::: Текст для чтения :::
Таковы были некоторые из тех лиц, с которыми пришлось мне и моим друзьям — студентам встретиться на кафедре истории Средних веков и которые, разумеется, в разной мере и по — разному, оказывали на нас воздействие. Кажется, я состоялся как историк, и тем не менее, когда вспоминаю своих университетских учителей, не всегда могу избавиться от ощущения, что по сравнению с ними я приготовишка, робеющий перед мастером.
Как писал о себе и других ученых людях Бернар Шартрский в начале XII века, «мы подобны пигмеям на плечах гигантов». Он справедливо исходил из мысли, что ученый должен быть глубоко осведомленным о трудах своих предшественников и опираться на них; если же он видит дальше и острее своих предшественников, то только потому, что усвоил сделанное до него. Я отчетливо сознаю, что за последние десятилетия сама природа исторического знания изменилась настолько, что мы уже не можем следовать по стопам учителей. Но мы должны суметь включить все ценное из накопленного ими в наши построения.
::: Исходные материалы :::
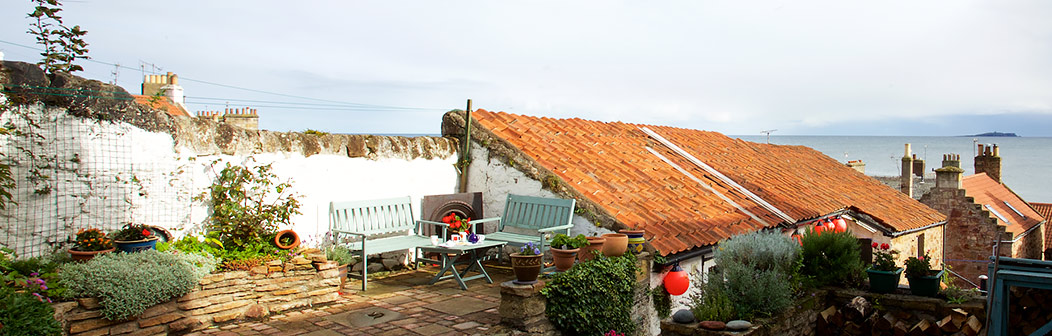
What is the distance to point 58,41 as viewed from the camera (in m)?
5.10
:::
Задание A:
Определите, согласуются ли с текстом утверждения ниже, и к каждому ответу «да» или «нет» приведите дословно слова текста, на которых он основан.
(i) Слова о пигмеях на плечах гигантов принадлежат Бернару Шартрскому.
(ii) Автор считает, что мы по-прежнему можем следовать по стопам учителей.
(iii) Автор встречался со своими учителями на кафедре истории Нового времени.
Задание B: Перепишите из текста без изменений фрагмент, начиная со слов «Как писал о» и заканчивая словами «в наши построения.».
Строки никак не связаны с текстом.

Решение A:
(i) Да: «Как писал о себе и других ученых людях Бернар Шартрский в начале XII века».
(ii) Нет: «мы уже не можем следовать по стопам учителей».
(iii) Нет: «на кафедре истории Средних веков».

Решение B:
Как писал о себе и других ученых людях Бернар Шартрский в начале XII века, «мы подобны пигмеям на плечах гигантов». Он справедливо исходил из мысли, что ученый должен быть глубоко осведомленным о трудах своих предшественников и опираться на них; если же он видит дальше и острее своих предшественников, то только потому, что усвоил сделанное до него. Я отчетливо сознаю, что за последние десятилетия сама природа исторического знания изменилась настолько, что мы уже не можем следовать по стопам учителей. Но мы должны суметь включить все ценное из накопленного ими в наши построения.